Exercise task: Without including any images, reproduce each entry exactly.

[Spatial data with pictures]
******************************
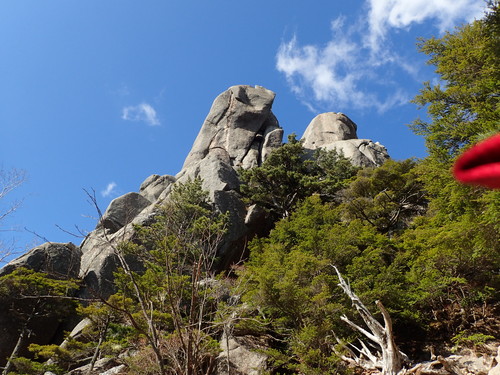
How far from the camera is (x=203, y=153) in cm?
3612

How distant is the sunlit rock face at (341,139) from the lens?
3032 centimetres

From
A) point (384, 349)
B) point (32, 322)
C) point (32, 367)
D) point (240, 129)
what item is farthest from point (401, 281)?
point (240, 129)

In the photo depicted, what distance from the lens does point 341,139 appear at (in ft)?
122

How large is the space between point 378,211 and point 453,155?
7.12m

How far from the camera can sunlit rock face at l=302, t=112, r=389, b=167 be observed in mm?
30322

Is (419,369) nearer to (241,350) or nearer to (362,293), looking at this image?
(362,293)

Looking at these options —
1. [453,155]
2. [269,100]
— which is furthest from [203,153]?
[453,155]

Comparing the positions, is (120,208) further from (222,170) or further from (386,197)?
(386,197)

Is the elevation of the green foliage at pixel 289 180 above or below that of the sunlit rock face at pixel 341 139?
below

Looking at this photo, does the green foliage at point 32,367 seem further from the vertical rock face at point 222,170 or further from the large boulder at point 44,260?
the large boulder at point 44,260

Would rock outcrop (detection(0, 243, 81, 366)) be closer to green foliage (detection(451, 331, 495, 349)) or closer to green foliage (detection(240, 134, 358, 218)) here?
green foliage (detection(240, 134, 358, 218))

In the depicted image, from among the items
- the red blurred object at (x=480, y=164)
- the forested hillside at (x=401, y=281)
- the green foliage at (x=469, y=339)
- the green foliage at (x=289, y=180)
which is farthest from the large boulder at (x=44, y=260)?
the red blurred object at (x=480, y=164)

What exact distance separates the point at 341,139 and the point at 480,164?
3805 cm

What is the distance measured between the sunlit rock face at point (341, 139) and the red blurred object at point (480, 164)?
2888 cm
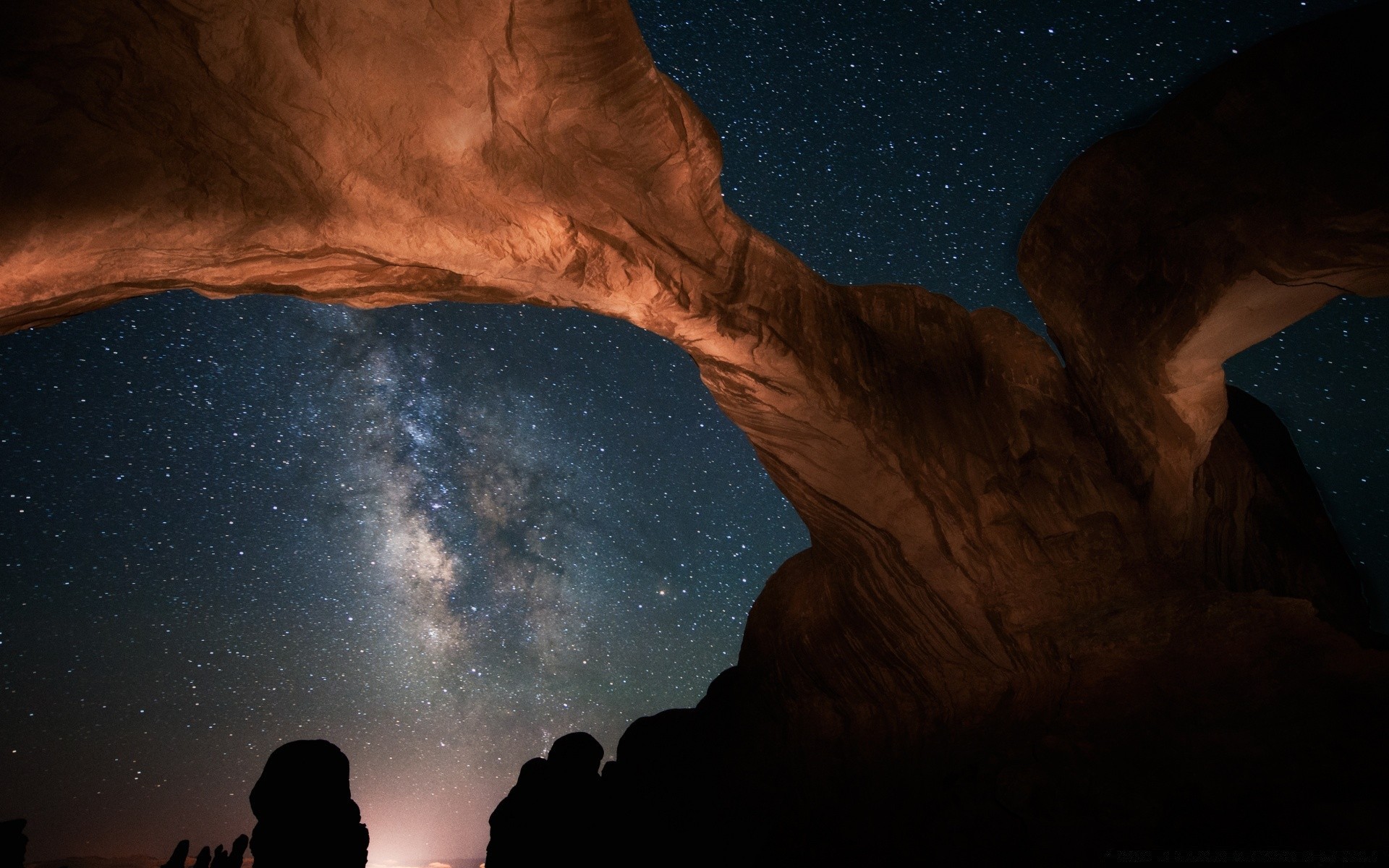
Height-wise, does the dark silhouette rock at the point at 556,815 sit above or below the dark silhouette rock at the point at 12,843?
below

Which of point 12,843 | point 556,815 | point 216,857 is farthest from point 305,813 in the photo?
point 216,857

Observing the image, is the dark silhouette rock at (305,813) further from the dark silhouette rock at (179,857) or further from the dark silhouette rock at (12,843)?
the dark silhouette rock at (179,857)

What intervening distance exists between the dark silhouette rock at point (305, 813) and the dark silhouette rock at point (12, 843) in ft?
17.4

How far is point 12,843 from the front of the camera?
11641mm

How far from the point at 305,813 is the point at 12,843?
6679 millimetres

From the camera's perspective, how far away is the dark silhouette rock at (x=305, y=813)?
9.92 metres

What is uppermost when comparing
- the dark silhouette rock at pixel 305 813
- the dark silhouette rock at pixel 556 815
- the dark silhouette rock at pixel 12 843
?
the dark silhouette rock at pixel 12 843

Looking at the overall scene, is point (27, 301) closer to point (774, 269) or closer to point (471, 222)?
point (471, 222)

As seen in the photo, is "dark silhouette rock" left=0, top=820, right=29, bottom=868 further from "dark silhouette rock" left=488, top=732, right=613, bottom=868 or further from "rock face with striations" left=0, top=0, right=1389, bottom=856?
"rock face with striations" left=0, top=0, right=1389, bottom=856

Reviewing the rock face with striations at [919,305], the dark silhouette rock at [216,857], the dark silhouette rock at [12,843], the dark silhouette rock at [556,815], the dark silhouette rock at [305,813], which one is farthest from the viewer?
the dark silhouette rock at [216,857]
******************************
Full answer:
How far from the camera is (x=203, y=153) in cm?
3612

How distant is the sunlit rock face at (341,139) from the lens?
3032 centimetres

From
A) point (384, 349)
B) point (32, 322)
C) point (32, 367)
D) point (240, 129)
what item is farthest from point (401, 281)?
point (240, 129)

In the photo depicted, what distance from the lens does point 341,139 appear at (in ft)?
122

How large is the space between point 378,211 and point 453,155?
7.12m

How far from the camera can sunlit rock face at l=302, t=112, r=389, b=167 be observed in mm?
30322

Is (419,369) nearer to (241,350) or nearer to (362,293), looking at this image?
(362,293)

Looking at these options —
1. [453,155]
2. [269,100]
— which is furthest from [203,153]?
[453,155]

Comparing the positions, is (120,208) further from (222,170) or further from (386,197)?
(386,197)

Is the elevation of the green foliage at pixel 289 180 above or below that of the sunlit rock face at pixel 341 139?
below

Looking at this photo, does the green foliage at point 32,367 seem further from the vertical rock face at point 222,170 or further from the large boulder at point 44,260?
the large boulder at point 44,260

Would rock outcrop (detection(0, 243, 81, 366)) be closer to green foliage (detection(451, 331, 495, 349)) or closer to green foliage (detection(240, 134, 358, 218)) here?
green foliage (detection(240, 134, 358, 218))

In the depicted image, from among the items
- the red blurred object at (x=480, y=164)
- the forested hillside at (x=401, y=281)
- the green foliage at (x=469, y=339)
- the green foliage at (x=289, y=180)
which is farthest from the large boulder at (x=44, y=260)?
the red blurred object at (x=480, y=164)

What exact distance separates the point at 341,139 and the point at 480,164?
3805 cm

What is the distance measured between the sunlit rock face at point (341, 139) and the red blurred object at point (480, 164)?
2888 cm
Height-wise, does the dark silhouette rock at the point at 556,815 sit above or below the dark silhouette rock at the point at 12,843?
below

Which of point 12,843 | point 556,815 | point 216,857 is farthest from point 305,813 in the photo?
point 216,857

Observing the image, is the dark silhouette rock at (305,813) further from the dark silhouette rock at (179,857) or further from the dark silhouette rock at (12,843)?
the dark silhouette rock at (179,857)

What intervening distance exists between the dark silhouette rock at point (305, 813) and the dark silhouette rock at point (12, 843) in ft?
17.4

How far is point 12,843 from the front of the camera?
11641mm

How far from the point at 305,813 is the point at 12,843?
6679 millimetres

From the camera's perspective, how far away is the dark silhouette rock at (x=305, y=813)?
9.92 metres

What is uppermost when comparing
- the dark silhouette rock at pixel 305 813
- the dark silhouette rock at pixel 556 815
- the dark silhouette rock at pixel 12 843
?
the dark silhouette rock at pixel 12 843

Looking at the overall scene, is point (27, 301) closer to point (774, 269) or closer to point (471, 222)?
point (471, 222)

As seen in the photo, is "dark silhouette rock" left=0, top=820, right=29, bottom=868 further from "dark silhouette rock" left=488, top=732, right=613, bottom=868 or further from "rock face with striations" left=0, top=0, right=1389, bottom=856?
"rock face with striations" left=0, top=0, right=1389, bottom=856

Reviewing the rock face with striations at [919,305], the dark silhouette rock at [216,857], the dark silhouette rock at [12,843], the dark silhouette rock at [556,815], the dark silhouette rock at [305,813], which one is farthest from the viewer?
the dark silhouette rock at [216,857]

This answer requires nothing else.